══ Document passage

Curiosity leads to weariness, pleasure to indifference, enjoyment to torpor, and imitation to stagnation. So many doors of the psyche open onto this space of inertial gloom we might well conclude that it lurks not at the edge, but at the center of the human condition. Here, in this dark courtyard of the self, all action ceases, creating an ideal environment for “melancholy, dejection, despair, and self-murder.” Even love, the most outward of raptures, carries the self back to a state of internal dissolution. Suicide, it seems, is the inevitable fate awaiting anyone who takes pleasure in the world as it is.

If the self is to survive and flourish it must be aroused by an experience more vital and bracing than pleasure or enjoyment. Pleasure and enjoyment act like beauty, “relaxing the solids of the whole system.”  That system, however, must be made taut and tense. The mind must be quickened, the body exerted. Otherwise, the system will soften and atrophy, and ultimately die. What most arouses this heightened state of being is the confrontation with non-being. Life and health are pleasurable and enjoyable, and that is what is wrong with them: “they make no such impression” on the self because “we were not made to acquiesce in life and health.” Pain and danger, by contrast, are “emissaries” of death, the “king of terrors.” They are sources of the sublime, “the strongest”—most powerful, most affecting—“emotion which the mind is capable of feeling.”  Pain and danger, in other words, are generative experiences of the self.

Pain and danger are generative because they have the contradictory effect of minimizing and maximizing our sense of self. When sensing pain or danger, our mind “is so entirely filled with its object, that it cannot entertain any other.” The “motions” of our soul “are suspended,” as harm and the fears it arouses “rush in upon the mind.” In the face of these fears, “the mind is hurried out of itself.” When we experience the sublime, we feel ourselves evacuated, overwhelmed by an external object of tremendous power and threat. Everything that gave us a sense of internal being and vitality ceases to exist. The external is all, we are nothing. God is a good example, and the ultimate expression, of the sublime: “Whilst we contemplate so vast an object, under the arm, as it were, of almighty power, and invested upon every side with omnipresence, we shrink into the minuteness of our own nature, and are, in a manner, annihilated before him.”

════
══ Supplied information

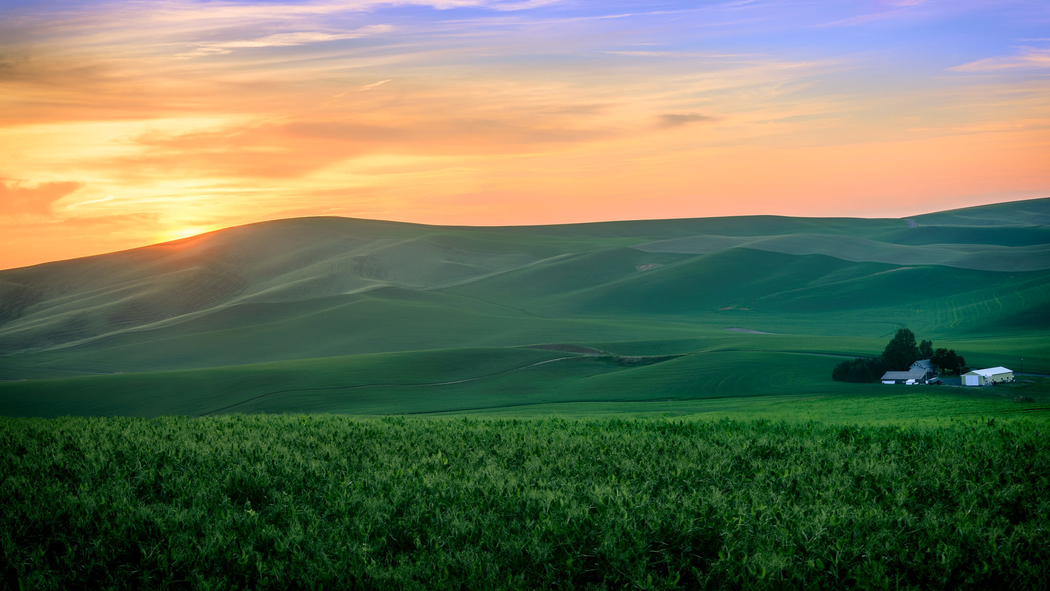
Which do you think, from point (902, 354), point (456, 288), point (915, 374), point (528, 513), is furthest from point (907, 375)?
point (456, 288)

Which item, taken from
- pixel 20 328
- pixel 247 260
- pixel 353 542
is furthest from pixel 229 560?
pixel 247 260

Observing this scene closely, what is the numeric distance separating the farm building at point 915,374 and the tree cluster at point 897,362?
60 centimetres

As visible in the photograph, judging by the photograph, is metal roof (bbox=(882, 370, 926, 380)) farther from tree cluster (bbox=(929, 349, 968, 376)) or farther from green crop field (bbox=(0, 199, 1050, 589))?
green crop field (bbox=(0, 199, 1050, 589))

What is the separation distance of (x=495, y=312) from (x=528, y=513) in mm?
81898

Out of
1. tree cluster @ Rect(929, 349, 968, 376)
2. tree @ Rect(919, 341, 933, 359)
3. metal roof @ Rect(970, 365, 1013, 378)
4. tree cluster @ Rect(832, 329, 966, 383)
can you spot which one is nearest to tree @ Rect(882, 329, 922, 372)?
tree cluster @ Rect(832, 329, 966, 383)

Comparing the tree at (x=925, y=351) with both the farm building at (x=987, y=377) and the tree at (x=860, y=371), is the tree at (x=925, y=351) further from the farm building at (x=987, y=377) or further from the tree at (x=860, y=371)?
the farm building at (x=987, y=377)

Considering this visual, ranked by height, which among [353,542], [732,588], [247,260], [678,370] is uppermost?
[247,260]

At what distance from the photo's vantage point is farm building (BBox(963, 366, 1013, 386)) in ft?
119

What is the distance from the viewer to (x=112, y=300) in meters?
107

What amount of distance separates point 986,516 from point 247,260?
132254mm

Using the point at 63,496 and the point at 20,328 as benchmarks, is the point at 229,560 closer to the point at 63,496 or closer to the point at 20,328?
the point at 63,496

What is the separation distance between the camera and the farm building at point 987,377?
3634cm

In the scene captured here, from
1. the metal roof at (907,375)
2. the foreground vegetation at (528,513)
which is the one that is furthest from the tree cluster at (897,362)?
the foreground vegetation at (528,513)

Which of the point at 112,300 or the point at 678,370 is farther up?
the point at 112,300
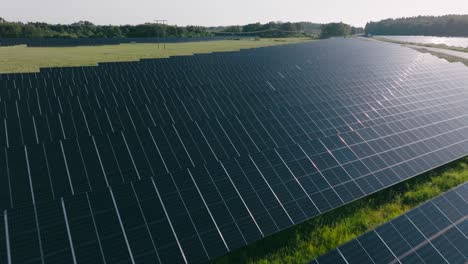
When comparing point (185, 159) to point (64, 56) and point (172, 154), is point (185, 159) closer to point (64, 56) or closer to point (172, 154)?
point (172, 154)

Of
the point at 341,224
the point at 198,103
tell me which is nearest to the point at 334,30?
the point at 198,103

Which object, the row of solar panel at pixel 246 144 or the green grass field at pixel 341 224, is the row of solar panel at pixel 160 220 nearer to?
the green grass field at pixel 341 224

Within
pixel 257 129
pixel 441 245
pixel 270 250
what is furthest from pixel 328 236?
pixel 257 129

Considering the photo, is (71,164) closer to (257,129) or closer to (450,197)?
(257,129)

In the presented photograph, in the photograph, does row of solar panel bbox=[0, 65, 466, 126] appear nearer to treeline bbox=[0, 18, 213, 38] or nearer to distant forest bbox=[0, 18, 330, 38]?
treeline bbox=[0, 18, 213, 38]

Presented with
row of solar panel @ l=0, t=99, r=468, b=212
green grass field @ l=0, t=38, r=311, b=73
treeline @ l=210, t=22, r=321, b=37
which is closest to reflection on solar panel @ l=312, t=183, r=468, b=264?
row of solar panel @ l=0, t=99, r=468, b=212

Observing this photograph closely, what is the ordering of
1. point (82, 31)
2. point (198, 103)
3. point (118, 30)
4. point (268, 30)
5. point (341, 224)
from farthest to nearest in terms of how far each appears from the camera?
point (268, 30)
point (118, 30)
point (82, 31)
point (198, 103)
point (341, 224)
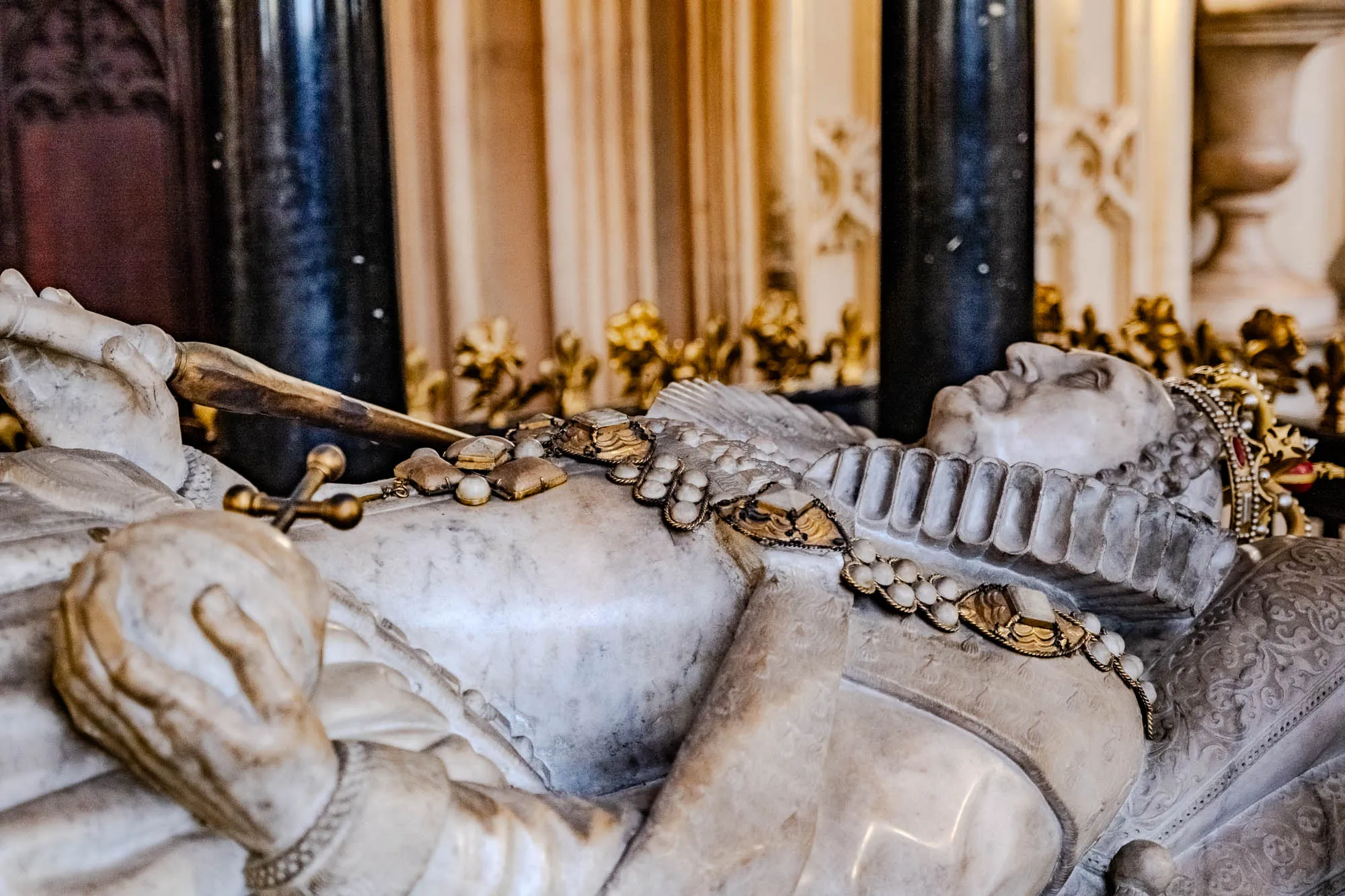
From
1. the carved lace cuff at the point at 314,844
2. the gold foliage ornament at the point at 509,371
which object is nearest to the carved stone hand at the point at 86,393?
the carved lace cuff at the point at 314,844

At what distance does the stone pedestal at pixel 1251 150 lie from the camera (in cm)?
648

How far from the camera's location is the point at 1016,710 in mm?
1737

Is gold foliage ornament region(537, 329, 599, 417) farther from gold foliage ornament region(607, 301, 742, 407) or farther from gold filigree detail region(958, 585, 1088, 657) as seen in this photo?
gold filigree detail region(958, 585, 1088, 657)

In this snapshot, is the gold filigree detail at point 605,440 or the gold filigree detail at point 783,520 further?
the gold filigree detail at point 605,440

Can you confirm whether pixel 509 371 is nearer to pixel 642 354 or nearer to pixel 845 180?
pixel 642 354

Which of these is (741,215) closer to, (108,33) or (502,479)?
(108,33)

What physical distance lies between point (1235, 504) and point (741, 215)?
3955 millimetres

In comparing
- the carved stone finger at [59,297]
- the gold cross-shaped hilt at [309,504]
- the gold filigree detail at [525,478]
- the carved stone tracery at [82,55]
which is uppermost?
the carved stone tracery at [82,55]

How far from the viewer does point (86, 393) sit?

════

• _Exercise_
Copy the passage on the sublime starting with "Curiosity leads to" and going on through "world as it is.", renaming "torpor" as "lethargy". The rows were taken from a source separate from the passage on the sublime.

• _Written solution_
Curiosity leads to weariness, pleasure to indifference, enjoyment to lethargy, and imitation to stagnation. So many doors of the psyche open onto this space of inertial gloom we might well conclude that it lurks not at the edge, but at the center of the human condition. Here, in this dark courtyard of the self, all action ceases, creating an ideal environment for “melancholy, dejection, despair, and self-murder.” Even love, the most outward of raptures, carries the self back to a state of internal dissolution. Suicide, it seems, is the inevitable fate awaiting anyone who takes pleasure in the world as it is.